*What this exercise asks*
A – Answer these from the mailing-list message below:
(i) Which version is attached?
(ii) For initcap, when does the simple word boundary iterator break?
(iii) According to the quoted text, what is INITCAP() not?
B – Locate every line in the rows that contains the string "drawer", matching case exactly, and copy each one.

*Document section*
>> begin

Re: Built-in CTYPE provider - Mailing list pgsql-hackers

From Jeff Davis
Subject Re: Built-in CTYPE provider
Date
Msg-id 3bc653b5d562ae9e2838b11cb696816c328a489a.camel@j-davis.com
Whole thread Raw
In response to Re: Built-in CTYPE provider  (Jeff Davis <pgsql@j-davis.com>)
Responses Re: Built-in CTYPE provider
List pgsql-hackers
On Mon, 2024-02-26 at 19:01 -0800, Jeff Davis wrote:
>  * Right now you can't mix all of the full case mapping behavior with
> INITCAP(), it just does simple titlecase mapping. I'm not sure we
> want
> to get too fancy here; after all, INITCAP() is not a SQL standard
> function and it's documented in a narrow fashion that doesn't seem to
> leave a lot of room to be very smart. ICU does a few extra things
> beyond what I did:
>   - it accepts a word break iterator to the case conversion function
>   - it provides some built-in word break iterators
>   - it also has some configurable "break adjustment" behavior[1][2]
> which re-aligns the start of the word, and I'm not entirely sure why
> that isn't done in the word break iterator or the titlecasing rules

Attached v19 which addresses this issue. It does proper Unicode
titlecasing with a word boundary iterator as an argument. For initcap,
it just uses a simple word boundary iterator that breaks whenever
isalnum() changes.

>> end

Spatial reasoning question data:
>> begin

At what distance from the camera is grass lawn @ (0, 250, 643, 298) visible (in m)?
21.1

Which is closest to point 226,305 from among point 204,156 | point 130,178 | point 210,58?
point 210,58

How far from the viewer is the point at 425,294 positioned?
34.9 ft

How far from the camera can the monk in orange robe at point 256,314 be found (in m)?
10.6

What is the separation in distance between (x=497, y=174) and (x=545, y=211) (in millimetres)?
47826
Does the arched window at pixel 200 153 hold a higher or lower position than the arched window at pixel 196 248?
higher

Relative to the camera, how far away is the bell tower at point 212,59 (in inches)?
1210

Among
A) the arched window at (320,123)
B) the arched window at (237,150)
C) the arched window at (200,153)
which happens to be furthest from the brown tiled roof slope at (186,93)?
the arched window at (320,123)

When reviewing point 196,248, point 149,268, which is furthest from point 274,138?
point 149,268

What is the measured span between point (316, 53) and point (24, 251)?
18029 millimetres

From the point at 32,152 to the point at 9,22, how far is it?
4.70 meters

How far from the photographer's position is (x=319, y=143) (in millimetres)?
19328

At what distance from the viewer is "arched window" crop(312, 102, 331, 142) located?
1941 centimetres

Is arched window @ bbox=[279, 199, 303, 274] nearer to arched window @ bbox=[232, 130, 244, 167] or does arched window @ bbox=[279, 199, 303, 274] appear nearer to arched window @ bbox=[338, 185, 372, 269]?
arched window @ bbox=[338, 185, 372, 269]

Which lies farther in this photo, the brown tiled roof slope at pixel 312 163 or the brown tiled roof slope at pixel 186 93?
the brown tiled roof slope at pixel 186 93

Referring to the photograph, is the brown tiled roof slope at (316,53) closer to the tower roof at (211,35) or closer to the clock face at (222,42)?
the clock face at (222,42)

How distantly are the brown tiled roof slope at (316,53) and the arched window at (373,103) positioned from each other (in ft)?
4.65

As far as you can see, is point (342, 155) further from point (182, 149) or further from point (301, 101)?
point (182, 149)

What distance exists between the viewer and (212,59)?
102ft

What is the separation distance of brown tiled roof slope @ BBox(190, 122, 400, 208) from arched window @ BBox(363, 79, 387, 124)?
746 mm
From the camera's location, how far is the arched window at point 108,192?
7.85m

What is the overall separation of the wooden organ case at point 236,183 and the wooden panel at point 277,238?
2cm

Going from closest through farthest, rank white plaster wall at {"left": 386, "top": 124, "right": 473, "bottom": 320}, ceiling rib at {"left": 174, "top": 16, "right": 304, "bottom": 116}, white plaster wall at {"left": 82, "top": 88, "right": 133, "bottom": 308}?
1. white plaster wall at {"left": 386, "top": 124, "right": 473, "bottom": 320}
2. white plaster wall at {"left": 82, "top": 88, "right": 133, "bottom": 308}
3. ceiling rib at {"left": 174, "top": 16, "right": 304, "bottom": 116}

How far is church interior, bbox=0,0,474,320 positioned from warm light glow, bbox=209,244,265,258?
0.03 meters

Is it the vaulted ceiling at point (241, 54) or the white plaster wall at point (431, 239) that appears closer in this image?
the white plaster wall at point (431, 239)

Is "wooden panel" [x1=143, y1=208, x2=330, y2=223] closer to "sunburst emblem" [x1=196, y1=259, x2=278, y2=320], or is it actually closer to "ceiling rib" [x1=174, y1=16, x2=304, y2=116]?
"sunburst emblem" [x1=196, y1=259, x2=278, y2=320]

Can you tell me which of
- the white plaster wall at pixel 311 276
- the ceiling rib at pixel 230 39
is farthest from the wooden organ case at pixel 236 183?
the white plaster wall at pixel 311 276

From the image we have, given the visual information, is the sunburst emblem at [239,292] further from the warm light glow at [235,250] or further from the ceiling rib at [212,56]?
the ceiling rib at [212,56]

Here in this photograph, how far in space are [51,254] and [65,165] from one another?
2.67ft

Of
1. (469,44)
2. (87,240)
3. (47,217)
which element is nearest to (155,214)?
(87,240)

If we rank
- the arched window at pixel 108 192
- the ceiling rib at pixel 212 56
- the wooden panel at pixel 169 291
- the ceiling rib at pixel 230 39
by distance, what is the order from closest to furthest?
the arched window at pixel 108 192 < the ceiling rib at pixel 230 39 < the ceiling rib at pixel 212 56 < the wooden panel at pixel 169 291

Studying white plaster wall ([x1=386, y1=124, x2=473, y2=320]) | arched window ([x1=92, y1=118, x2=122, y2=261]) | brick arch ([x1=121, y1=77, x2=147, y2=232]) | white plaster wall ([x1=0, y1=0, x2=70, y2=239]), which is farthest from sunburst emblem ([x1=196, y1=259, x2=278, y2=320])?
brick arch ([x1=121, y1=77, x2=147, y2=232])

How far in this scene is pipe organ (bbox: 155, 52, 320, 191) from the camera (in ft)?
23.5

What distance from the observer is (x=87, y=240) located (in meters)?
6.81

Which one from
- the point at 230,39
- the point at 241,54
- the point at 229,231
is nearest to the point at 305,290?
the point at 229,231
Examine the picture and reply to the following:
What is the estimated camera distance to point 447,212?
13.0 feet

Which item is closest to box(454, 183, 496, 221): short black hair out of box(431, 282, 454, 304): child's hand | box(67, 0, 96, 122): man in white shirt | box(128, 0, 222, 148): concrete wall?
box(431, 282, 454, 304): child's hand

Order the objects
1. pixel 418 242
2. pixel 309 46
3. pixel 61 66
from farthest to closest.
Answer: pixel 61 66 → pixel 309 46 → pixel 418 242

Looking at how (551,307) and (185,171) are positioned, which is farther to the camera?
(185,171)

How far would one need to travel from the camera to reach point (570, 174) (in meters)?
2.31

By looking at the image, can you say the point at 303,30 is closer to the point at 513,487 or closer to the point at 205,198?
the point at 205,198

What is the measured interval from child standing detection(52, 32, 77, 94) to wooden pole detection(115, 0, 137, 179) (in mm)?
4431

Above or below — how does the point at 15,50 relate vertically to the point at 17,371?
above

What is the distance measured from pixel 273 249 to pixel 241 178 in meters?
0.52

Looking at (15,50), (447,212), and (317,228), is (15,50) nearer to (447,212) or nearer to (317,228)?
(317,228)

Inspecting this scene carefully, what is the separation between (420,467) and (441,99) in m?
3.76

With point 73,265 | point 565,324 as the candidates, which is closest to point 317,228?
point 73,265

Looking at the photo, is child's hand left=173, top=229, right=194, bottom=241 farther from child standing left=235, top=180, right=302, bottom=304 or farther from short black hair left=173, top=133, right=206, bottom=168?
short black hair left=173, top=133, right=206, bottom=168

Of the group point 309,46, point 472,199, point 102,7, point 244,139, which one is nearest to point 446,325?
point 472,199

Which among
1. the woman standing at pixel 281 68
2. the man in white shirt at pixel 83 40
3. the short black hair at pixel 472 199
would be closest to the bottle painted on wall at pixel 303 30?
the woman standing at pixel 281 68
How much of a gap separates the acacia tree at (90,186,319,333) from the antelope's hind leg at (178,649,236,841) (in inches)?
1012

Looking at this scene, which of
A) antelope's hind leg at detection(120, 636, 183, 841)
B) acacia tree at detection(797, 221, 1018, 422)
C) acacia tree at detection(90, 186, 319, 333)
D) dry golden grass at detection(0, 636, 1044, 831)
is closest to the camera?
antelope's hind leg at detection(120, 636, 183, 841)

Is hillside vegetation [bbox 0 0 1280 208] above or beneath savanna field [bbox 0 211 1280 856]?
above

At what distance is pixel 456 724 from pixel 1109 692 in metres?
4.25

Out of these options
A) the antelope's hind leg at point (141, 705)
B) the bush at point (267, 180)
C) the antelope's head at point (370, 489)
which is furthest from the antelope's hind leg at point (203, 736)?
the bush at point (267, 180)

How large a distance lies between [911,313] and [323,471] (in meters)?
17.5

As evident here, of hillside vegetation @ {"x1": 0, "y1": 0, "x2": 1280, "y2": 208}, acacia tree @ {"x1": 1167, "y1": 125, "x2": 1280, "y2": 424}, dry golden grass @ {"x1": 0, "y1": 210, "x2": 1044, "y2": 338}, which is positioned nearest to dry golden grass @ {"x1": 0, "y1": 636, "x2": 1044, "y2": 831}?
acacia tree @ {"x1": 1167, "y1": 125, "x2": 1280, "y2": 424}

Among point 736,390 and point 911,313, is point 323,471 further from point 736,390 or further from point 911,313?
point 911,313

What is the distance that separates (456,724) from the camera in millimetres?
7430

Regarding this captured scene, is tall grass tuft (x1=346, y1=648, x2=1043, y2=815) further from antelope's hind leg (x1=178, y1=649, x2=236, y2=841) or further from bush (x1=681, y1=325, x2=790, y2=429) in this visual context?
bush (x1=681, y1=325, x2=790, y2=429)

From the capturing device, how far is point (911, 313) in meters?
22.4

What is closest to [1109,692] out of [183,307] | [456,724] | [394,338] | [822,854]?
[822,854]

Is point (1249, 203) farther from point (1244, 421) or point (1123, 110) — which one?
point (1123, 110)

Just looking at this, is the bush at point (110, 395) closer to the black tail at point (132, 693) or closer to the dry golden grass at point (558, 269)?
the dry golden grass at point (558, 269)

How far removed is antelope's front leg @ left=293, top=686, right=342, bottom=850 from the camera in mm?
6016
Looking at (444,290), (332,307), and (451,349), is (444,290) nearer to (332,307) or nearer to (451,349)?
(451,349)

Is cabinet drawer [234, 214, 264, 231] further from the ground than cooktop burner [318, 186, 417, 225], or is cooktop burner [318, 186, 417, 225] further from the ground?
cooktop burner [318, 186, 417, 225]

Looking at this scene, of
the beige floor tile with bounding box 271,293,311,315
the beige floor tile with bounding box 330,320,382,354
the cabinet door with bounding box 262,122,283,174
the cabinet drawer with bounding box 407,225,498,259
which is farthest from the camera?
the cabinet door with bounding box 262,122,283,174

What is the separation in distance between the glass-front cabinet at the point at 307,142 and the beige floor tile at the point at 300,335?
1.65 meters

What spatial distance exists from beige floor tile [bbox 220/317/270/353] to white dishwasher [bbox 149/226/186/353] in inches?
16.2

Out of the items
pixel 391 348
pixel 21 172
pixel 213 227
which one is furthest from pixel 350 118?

>> end

*Completed exercise*
A –
(i) v19
(ii) Whenever isalnum() changes.
(iii) A SQL standard function.

B –
Is cabinet drawer [234, 214, 264, 231] further from the ground than cooktop burner [318, 186, 417, 225], or is cooktop burner [318, 186, 417, 225] further from the ground?
the cabinet drawer with bounding box 407,225,498,259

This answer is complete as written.